The Chateau – William Maxwell

William Keepers Maxwell (1908-2000) edited the New Yorker magazine from 1936 to 1975. He wrote six novels over roughly the same period, the penultimate being The Chateau (1961).

Maxwell married a painter called Emily Gilman Noyes (1921-2000) in May 1945.

In 1948, three years into their marriage, the couple took a trip to France. He began this novel on their return, but it took thirteen years to complete it to his and everyone else’s satisfaction.

He initially refused to allow publication in either England or France, for fear that the real-life equivalents of his characters would be upset. Later, when he did seek their permission, one of his subjects refused it.

The Chateau has been called an anti-novel, because it subverts the standard conventions of novel writing.

The subject matter – two relatively youthful, naive and impressionable American tourists struggle to understand the language, culture and behaviours of an ancient European country – opens up many possibilities for subversion.

One can see how innovative, experimental forms of expression could be woven into the text, becoming integral to the narrative.

However, Maxwell sets aside most of these possibilities. His novel subverts only mildly and very occasionally, superimposing this tepid experimentation on top of a somewhat tedious narrative.

The tourist couple are called Harold and Barbara Rhodes, a thinly-disguised version of Maxwell and his wife. They are mostly good-natured but rather tiresome, as only American tourists manage to be.

The France they are exploring is still struggling to emerge from the icy grip of war. Some articles are rationed; many others are still in very short supply. The signs of bomb damage are still widely visible. A series of strikes threatens to interfere with their progress through the country.

Early in their peregrination, they spend two weeks as paying guests in the Chateau Beaumesnil, near Blois in the Loire Valley, in the charge of the genteel but impecunious owner, Madame Vienot.

Here they encounter a cross-section of her other guests, as well as various members of her extended family. Subsequently, they re-encounter several of these in Paris, staying for a while as seemingly unwanted guests in one couple’s apartment. For some reason they end up sharing with three young German men who are trying to go somewhere but can’t.

While visiting endless touristic hot-spots, eating in any number of restaurants and drinking in pavement cafes, they devote much time to wondering why their various French acquaintances behave as they do, or worrying whether they have slighted, or have been slighted by, one or more of them.

The experimentation, such as it is, is mostly confined to the interventions of an interrogative voice – presumably representative of us, the readers – who seems determined to pin down various matters that the narrator threatens to leave hanging.

When Maxwell belatedly decides to fill in some background about his twin protagonists, some fifty pages in, this voice presses him for further detail.

And, once both the holiday and the narrative are ostensibly complete, it reappears in a short second part entitled ‘Some Explanations’, providing a commentary of sorts.
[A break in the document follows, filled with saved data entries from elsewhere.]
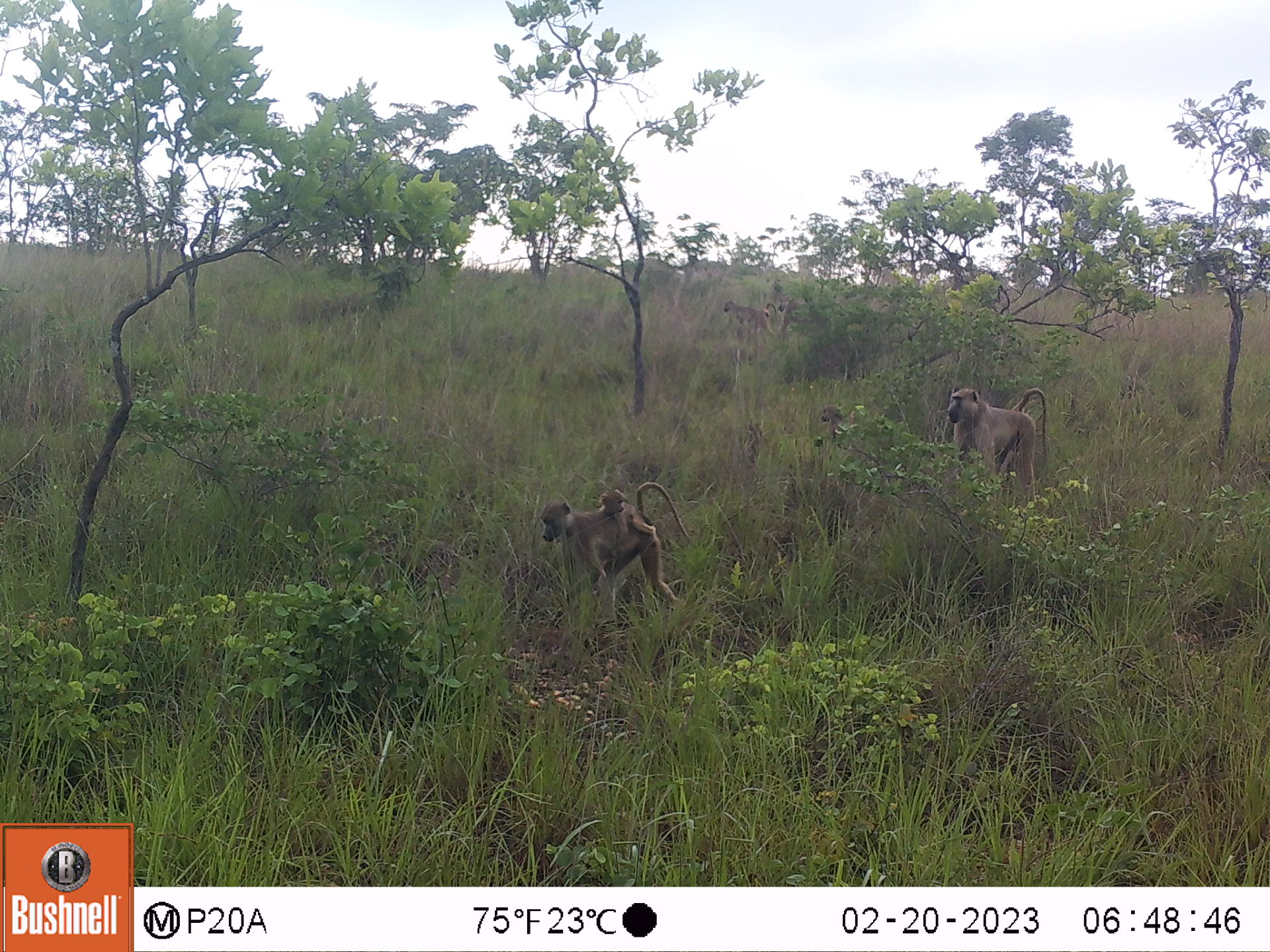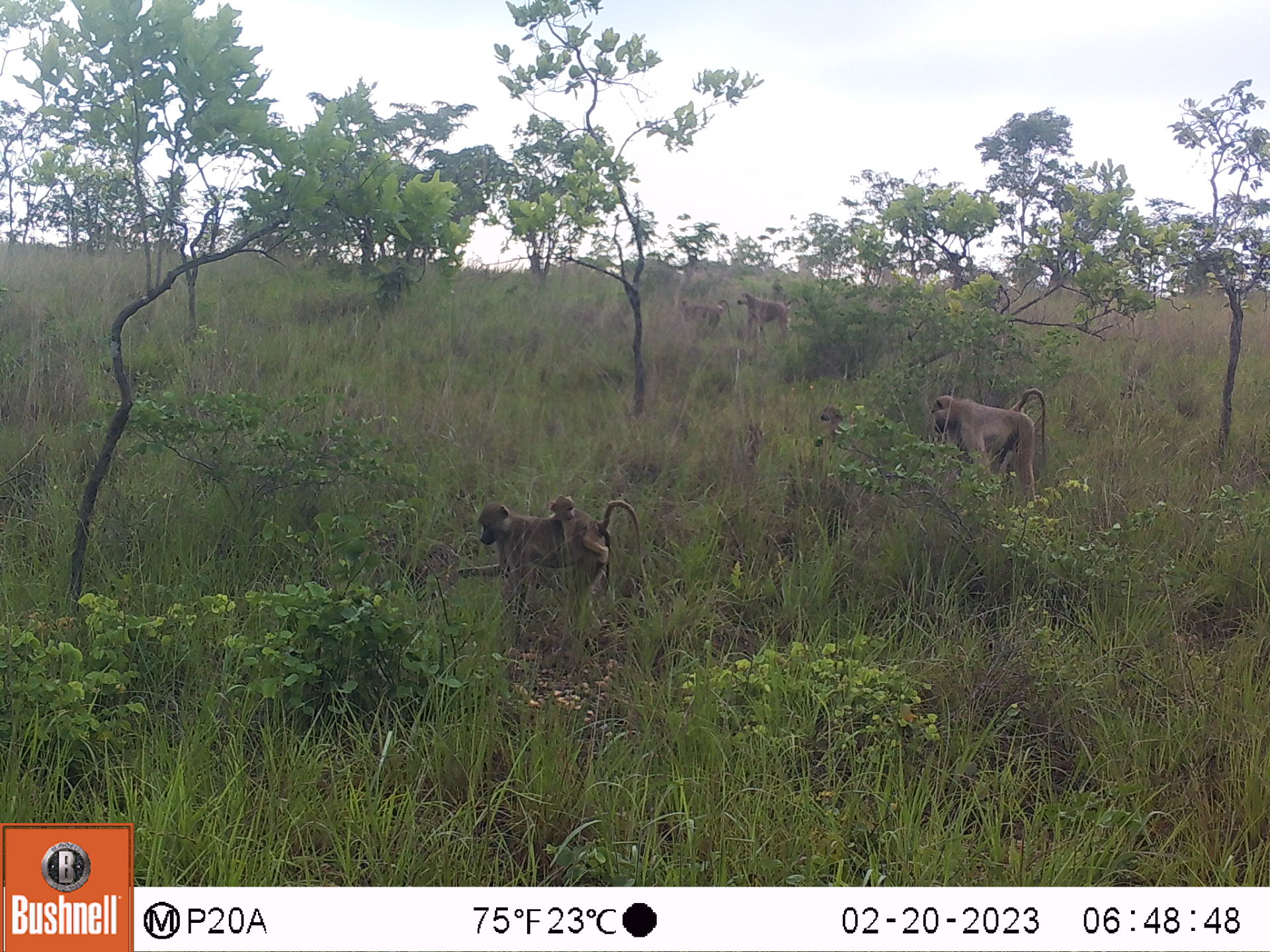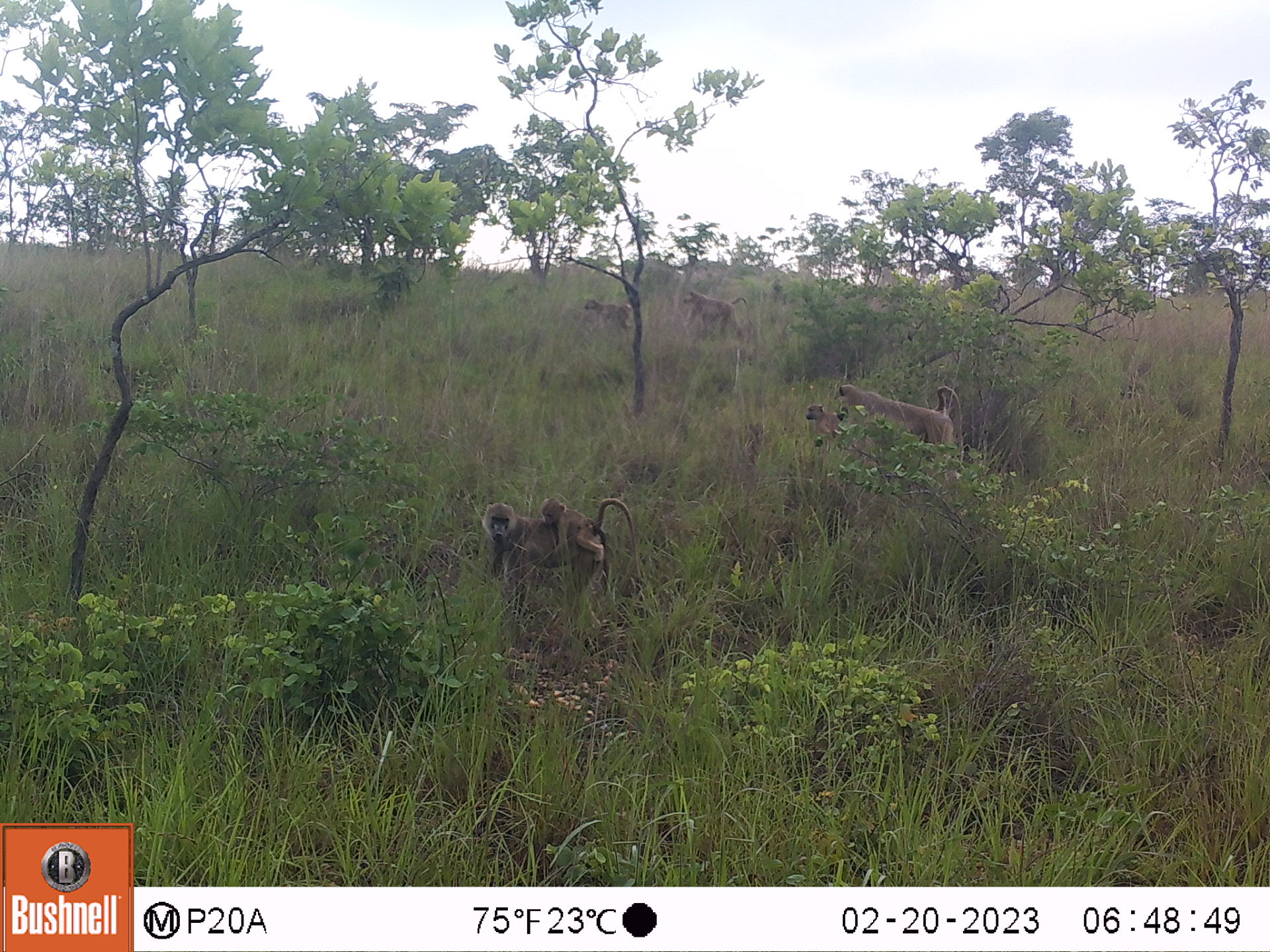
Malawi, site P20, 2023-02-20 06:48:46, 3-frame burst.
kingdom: Animalia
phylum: Chordata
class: Mammalia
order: Primates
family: Cercopithecidae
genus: Papio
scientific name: Papio cynocephalus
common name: yellow baboon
Yellow baboon (Papio cynocephalus), count 5.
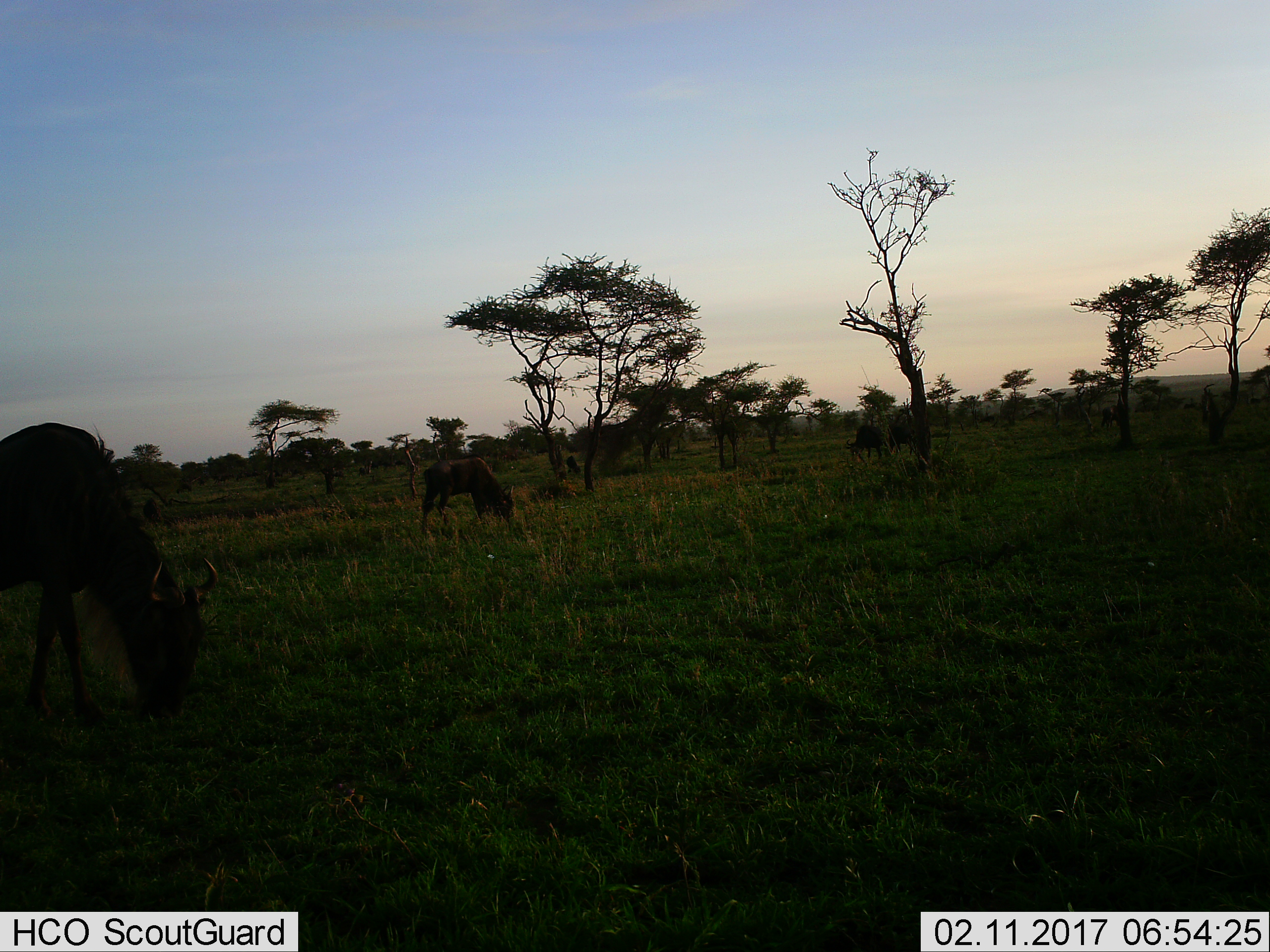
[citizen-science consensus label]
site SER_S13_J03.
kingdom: Animalia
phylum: Chordata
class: Mammalia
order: Artiodactyla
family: Bovidae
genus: Connochaetes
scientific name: Connochaetes taurinus taurinus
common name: blue wildebeest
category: wildebeestblue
Wildebeestblue (blue wildebeest) (Connochaetes taurinus taurinus), count 4. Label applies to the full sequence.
As well as containing the author’s response to this reader’s questions, it also takes in some highlights of a second visit that Harold and Barbara make to France in 1953. The final scene updates us on whether things have changed for Madame Vienot and her family at the Chateau Beaumesnil.

There are also one or two other isolated examples of narrative subversion. Once, when the characters’ post-dinner conversation is reflected in a mirror, we are left wondering whether their speeches are real or merely a figment of Harold’s imagination. On another occasion, the inanimate elements of a Parisian morning scene appear to start a philosophical debate.

But the experimentation seems casually bolted on rather than fully integrated. It is strictly secondary and overwhelmed by the desperately dragging storyline.

Overall this is insipid storytelling, a relatively thin gruel, largely a waste of time.